Eglises d'Asie

« La miséricorde de Dieu a changé ma vie » – récit d’un détenu chinois

Publié le 13/01/2016




Le 12 janvier, à Rome, le livre d’entretiens du journaliste Andrea Tornielli avec le pape François, Le nom de Dieu est Miséricorde, a été présenté à la presse. Publié le jour-même dans 84 pays, l’ouvrage a été promu par le cardinal Pietro Parolin, secrétaire d’Etat du Saint-Siège, le célèbre acteur comique …

… italien Roberto Begnini, ainsi que par un prisonnier chinois détenu à Padoue.

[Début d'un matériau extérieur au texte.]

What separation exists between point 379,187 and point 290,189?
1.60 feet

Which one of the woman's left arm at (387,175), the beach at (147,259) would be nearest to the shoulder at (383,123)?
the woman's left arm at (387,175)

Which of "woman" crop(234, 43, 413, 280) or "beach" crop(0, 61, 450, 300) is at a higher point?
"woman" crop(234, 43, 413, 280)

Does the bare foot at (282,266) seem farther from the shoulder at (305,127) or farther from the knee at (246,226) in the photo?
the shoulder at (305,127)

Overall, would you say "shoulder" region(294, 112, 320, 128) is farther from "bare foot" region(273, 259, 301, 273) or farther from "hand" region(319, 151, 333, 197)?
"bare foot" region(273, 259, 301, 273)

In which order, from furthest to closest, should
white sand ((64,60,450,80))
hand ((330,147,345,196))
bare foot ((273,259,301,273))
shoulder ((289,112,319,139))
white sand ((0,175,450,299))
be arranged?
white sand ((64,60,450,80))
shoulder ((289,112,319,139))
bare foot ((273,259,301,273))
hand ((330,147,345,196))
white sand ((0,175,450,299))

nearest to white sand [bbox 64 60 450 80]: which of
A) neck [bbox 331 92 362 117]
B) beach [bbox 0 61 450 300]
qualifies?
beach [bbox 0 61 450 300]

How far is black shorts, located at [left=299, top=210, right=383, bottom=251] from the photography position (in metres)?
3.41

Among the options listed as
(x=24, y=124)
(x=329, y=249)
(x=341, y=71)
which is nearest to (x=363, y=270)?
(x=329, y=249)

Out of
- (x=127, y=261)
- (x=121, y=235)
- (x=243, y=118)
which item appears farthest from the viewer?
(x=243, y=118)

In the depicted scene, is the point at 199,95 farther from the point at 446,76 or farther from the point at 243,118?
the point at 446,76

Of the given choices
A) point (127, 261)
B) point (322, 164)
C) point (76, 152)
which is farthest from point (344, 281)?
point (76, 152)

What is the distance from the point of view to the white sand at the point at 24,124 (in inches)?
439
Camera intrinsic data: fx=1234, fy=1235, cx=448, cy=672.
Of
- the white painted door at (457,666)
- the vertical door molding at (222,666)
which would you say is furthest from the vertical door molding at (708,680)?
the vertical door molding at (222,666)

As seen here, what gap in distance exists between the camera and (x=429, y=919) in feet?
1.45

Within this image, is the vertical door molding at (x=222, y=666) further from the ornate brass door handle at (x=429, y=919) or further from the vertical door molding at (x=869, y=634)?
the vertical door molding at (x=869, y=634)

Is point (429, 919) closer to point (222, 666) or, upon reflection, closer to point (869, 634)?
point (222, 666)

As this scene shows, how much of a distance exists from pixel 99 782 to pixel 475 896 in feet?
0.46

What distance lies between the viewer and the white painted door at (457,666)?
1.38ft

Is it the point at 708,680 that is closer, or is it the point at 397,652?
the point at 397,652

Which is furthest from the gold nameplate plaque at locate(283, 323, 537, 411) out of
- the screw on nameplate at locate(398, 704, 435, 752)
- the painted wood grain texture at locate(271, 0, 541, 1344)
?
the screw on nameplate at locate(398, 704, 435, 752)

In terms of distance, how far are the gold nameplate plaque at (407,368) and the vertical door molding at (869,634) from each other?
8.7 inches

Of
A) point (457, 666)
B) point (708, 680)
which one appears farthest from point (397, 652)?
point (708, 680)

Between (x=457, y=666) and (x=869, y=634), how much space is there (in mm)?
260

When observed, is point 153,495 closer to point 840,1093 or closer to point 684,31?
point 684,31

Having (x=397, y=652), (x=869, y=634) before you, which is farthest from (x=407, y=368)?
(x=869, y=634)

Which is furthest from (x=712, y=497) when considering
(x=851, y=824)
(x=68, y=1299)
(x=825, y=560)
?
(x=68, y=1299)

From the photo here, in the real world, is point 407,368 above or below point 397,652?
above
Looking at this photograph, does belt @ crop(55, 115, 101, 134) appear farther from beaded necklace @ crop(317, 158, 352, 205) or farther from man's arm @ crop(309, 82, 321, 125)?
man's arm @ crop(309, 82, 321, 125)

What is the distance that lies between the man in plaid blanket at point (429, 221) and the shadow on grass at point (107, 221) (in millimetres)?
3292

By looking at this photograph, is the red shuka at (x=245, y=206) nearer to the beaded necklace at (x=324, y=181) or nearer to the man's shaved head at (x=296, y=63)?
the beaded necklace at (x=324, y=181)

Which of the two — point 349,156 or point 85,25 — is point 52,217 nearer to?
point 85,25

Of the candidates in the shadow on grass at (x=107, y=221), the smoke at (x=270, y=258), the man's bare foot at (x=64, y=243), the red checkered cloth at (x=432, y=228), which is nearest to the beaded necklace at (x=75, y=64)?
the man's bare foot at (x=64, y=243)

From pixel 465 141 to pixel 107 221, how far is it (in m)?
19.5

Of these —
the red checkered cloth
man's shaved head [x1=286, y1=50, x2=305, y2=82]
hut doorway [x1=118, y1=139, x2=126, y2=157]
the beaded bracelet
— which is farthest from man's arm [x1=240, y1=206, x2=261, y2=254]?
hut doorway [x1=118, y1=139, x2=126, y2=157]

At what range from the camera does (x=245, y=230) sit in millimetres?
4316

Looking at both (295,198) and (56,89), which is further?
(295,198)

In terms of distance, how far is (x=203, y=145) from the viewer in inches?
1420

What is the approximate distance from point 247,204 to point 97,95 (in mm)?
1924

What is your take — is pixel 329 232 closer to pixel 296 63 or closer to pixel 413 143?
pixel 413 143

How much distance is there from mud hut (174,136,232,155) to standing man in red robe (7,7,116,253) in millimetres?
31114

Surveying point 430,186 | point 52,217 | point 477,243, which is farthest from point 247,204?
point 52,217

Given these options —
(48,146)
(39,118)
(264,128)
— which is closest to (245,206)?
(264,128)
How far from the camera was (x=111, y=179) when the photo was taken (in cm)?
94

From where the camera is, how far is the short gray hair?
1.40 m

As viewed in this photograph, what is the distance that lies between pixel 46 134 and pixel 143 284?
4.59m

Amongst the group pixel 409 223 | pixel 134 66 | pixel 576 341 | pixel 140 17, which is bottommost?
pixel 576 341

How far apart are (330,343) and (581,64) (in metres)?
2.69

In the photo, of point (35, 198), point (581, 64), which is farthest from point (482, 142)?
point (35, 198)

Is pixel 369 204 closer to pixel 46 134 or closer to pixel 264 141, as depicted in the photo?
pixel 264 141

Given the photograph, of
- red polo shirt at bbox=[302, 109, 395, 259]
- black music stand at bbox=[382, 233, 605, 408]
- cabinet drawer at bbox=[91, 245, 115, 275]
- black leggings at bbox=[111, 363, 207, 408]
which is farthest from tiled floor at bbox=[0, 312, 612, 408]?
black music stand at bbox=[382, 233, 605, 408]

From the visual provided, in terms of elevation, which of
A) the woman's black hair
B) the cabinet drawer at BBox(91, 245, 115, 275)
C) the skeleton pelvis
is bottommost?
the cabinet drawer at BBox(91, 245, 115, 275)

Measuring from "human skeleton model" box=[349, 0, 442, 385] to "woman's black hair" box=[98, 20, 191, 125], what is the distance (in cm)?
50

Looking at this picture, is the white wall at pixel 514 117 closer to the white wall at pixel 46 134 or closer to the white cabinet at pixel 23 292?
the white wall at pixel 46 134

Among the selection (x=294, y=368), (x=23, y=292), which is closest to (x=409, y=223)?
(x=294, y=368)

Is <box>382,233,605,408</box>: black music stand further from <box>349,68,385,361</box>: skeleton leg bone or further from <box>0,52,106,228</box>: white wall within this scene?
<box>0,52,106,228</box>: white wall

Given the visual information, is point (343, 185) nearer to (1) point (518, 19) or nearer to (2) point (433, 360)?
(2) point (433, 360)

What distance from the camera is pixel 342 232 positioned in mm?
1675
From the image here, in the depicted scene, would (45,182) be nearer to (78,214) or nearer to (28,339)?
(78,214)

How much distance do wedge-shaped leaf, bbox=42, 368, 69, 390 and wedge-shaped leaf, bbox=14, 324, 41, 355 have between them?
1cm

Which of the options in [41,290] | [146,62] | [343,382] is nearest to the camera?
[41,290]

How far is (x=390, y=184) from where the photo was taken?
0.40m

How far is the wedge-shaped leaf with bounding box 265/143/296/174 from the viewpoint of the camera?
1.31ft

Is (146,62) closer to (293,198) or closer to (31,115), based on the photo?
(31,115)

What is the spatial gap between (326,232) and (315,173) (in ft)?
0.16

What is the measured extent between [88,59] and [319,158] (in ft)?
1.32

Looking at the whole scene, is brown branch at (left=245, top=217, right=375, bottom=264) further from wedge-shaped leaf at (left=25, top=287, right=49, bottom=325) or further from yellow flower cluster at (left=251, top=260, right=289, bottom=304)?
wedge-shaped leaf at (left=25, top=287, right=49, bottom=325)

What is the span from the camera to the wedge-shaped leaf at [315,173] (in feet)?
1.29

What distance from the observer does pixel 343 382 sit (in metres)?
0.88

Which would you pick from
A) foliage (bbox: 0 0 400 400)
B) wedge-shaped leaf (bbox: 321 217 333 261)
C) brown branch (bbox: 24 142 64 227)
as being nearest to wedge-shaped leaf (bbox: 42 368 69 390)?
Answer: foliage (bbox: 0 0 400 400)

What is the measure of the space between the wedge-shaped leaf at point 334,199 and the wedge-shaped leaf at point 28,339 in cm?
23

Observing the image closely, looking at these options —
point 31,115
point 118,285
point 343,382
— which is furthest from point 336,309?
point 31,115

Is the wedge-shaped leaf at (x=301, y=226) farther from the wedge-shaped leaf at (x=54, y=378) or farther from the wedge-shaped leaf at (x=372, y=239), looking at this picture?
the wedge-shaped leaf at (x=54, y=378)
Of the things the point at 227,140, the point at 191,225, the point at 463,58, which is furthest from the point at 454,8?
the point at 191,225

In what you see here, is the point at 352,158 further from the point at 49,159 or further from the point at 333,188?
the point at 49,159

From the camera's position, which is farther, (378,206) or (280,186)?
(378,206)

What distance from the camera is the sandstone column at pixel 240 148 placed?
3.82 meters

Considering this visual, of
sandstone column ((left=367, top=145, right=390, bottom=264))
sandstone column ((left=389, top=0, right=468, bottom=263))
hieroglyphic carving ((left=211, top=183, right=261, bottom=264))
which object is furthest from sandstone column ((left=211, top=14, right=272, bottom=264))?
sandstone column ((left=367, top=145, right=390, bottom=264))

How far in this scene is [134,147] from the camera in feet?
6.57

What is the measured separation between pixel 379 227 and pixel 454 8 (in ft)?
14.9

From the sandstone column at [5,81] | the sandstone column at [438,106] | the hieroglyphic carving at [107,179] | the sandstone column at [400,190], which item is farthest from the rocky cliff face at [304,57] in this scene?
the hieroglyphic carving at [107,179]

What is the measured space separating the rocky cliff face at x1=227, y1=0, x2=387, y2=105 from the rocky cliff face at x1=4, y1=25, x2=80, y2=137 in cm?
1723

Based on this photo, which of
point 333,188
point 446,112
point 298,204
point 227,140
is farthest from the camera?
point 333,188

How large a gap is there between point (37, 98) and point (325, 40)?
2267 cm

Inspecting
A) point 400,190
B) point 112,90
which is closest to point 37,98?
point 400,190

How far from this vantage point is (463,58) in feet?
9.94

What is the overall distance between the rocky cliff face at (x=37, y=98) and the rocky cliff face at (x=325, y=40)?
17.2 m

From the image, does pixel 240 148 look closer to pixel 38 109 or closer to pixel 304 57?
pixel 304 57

Au siège de l’Augustinianum, centre d’étude des Pères de l’Eglise à Rome, devant une salle remplie de journalistes mais aussi de personnalités italiennes et de diplomates, Zhang Jianqing, incarcéré depuis onze ans, a profondément ému par le témoignage qu’il a donné de sa conversion et de l’expérience qu’il avait faite de la miséricorde de Dieu. « La miséricorde de Dieu a changé ma vie », a témoigné ce prisonnier chinois, détenu en Italie, en présentant le livre du pape François. Agé de 30 ans, Zhang Jianqing a notamment expliqué comment, en prison, il avait choisi le nom de saint Augustin comme nom de baptême.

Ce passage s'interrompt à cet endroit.